* **Opdrachten en oefeningen**:
[1] Kun je deze vragen over de tekst over Simson beantwoorden, met dezelfde letters?
(a) Hoe beantwoordde Simson de kracht des HEEREN nadat hij een leeuw had verslagen?
(b) Wat overkwam Simson na het loflied op zichzelf?
(c) Op welk onderscheid wijst Simson in het aangezicht van de dood?
[2] Kun je de tekst over Simson voortzetten na de laatste zin?

En wij vragen ons af, juist in het kader van deze bijdrage, hoe hebben de vader en moeder van Simson dit ervaren? Hebben zij hun ogen neergeslagen voor ouders van succesvoller maar vooral van vromer nakroost? En in de termen van vandaag: wat hadden deze ouders nu eigenlijk aan ‘geloofsopvoeding’ gedaan?

De opvoeding van Simson
Simson deed geen belijdenis. Wel bleef de geest des HEEREN hem aangrijpen. Maar toen hij daardoor een leeuw kon verslaan bracht hem dit niet tot een getuigenis. Integendeel: Simson beantwoordde de kracht des HEEREN met een raadselrijmpje, een leuke bijdrage op zijn bruiloft te Timna. En toen Simson later wraak nam, in de kracht des HEREN, nadat zijn vrouw en schoonvader door de Filistijnen waren verbrand, resulteerde dit in een lied van Simson op Simson.

En toch getuigt de Schrift dat Simson tot de belijdenis kwam. Na het brallende loflied op zichzelf, kreeg hij dorst en er was geen water. Tóen in het aangezicht van de dood riep Simson tot de HERE:
  
Gij hebt door uw knecht deze grote verlossing geschonken,
en nu moet ik van dorst sterven
en zal ik in handen vallen van de onbesnedenen. 
 

Is dit geen uiterst merkwaardige tekst? Simson erkent dat hij de knecht des HEREN is. Tot zover is het duidelijk. Maar daarna? Simson róept het uit. Maar wát roept hij uit? Hij roept om water, hij smeekt om zijn leven, maar tegelijkertijd wijst hij de HERE op de besnijdenis. In het aangezicht van de dood wijst Simson op het onderscheid tussen de besnedenen en de onbesneden. Waarom? Waarom niet een tekst in de trant van: O God, geef me water! Laat me leven!

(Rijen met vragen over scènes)
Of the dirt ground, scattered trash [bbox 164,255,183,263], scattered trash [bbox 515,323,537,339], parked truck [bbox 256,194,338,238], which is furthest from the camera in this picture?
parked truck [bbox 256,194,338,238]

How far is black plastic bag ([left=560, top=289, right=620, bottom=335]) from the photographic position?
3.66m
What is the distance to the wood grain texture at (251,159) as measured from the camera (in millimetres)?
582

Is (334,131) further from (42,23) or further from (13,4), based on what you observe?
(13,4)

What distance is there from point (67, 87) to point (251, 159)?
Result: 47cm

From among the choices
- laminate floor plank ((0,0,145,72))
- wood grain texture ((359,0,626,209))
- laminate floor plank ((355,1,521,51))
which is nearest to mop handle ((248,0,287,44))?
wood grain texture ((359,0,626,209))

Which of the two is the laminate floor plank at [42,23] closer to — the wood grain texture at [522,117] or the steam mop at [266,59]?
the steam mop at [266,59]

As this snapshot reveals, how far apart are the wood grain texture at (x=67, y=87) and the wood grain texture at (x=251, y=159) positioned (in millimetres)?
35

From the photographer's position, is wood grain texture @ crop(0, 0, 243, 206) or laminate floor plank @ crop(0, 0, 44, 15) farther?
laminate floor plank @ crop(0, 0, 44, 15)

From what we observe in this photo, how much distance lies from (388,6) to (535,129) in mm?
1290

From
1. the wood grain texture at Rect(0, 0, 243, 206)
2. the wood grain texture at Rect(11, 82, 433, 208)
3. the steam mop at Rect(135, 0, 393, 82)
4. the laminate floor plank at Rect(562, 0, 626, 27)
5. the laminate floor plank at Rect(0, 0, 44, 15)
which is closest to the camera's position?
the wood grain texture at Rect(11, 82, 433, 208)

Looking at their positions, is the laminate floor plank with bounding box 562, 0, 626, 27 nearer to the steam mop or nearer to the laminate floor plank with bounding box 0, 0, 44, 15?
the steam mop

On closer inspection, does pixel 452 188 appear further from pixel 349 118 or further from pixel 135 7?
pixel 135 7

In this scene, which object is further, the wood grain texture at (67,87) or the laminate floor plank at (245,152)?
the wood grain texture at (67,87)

* **Uitkomsten van oefening**:
[1]
(a) Met een raadselrijmpje, een bijdrage op zijn bruiloft te Timna.
(b) Hij kreeg dorst en er was geen water.
(c) Op het onderscheid tussen de besnedenen en de onbesnedenen.

[2]
Waarom koppelt Simson zijn léven aan het onderscheid tussen besnedenen en onbesnedenen?

Als je erover nadenkt is het onbegrijpelijk. Hoe kun je je leven verbinden aan een 'lidteken'? Een litteken herinnert alleen maar aan een wond en aan pijn. Hoe kwam Simson erbij? Is het niet absúrd? Leven door een litteken? Leven door de besnijdenis? Waar kwam dit teken eigenlijk vandaan en wat betekende dit? Een teken in zichzelf is niets, een teken herinnert altijd aan de gever van het teken. En zo verwijst ook de besnijdenis allereerst naar de Gever ervan, na de zondeval sprak de God van hemel en aarde:

En Ik zal vijandschap zetten
tussen uw zaad en haar zaad
dit zal u de kop vermorzelen
En gij zult het de hiel vermorzelen

Er zullen twéé geslachten zijn op deze aarde. Een geslacht van de dood en een geslacht van leven.
“Daarom noemde de mens zijn vrouw Eva omdat zij de moeder is geworden van alle levenden.” Je ziet het niet want beide geslachten brengen hun doden naar het graf maar toch is daar de belofte van leven. En aan Abraham werd de belofte aan Eva herhaald: Want voor u is de belofte én voor uw zaad.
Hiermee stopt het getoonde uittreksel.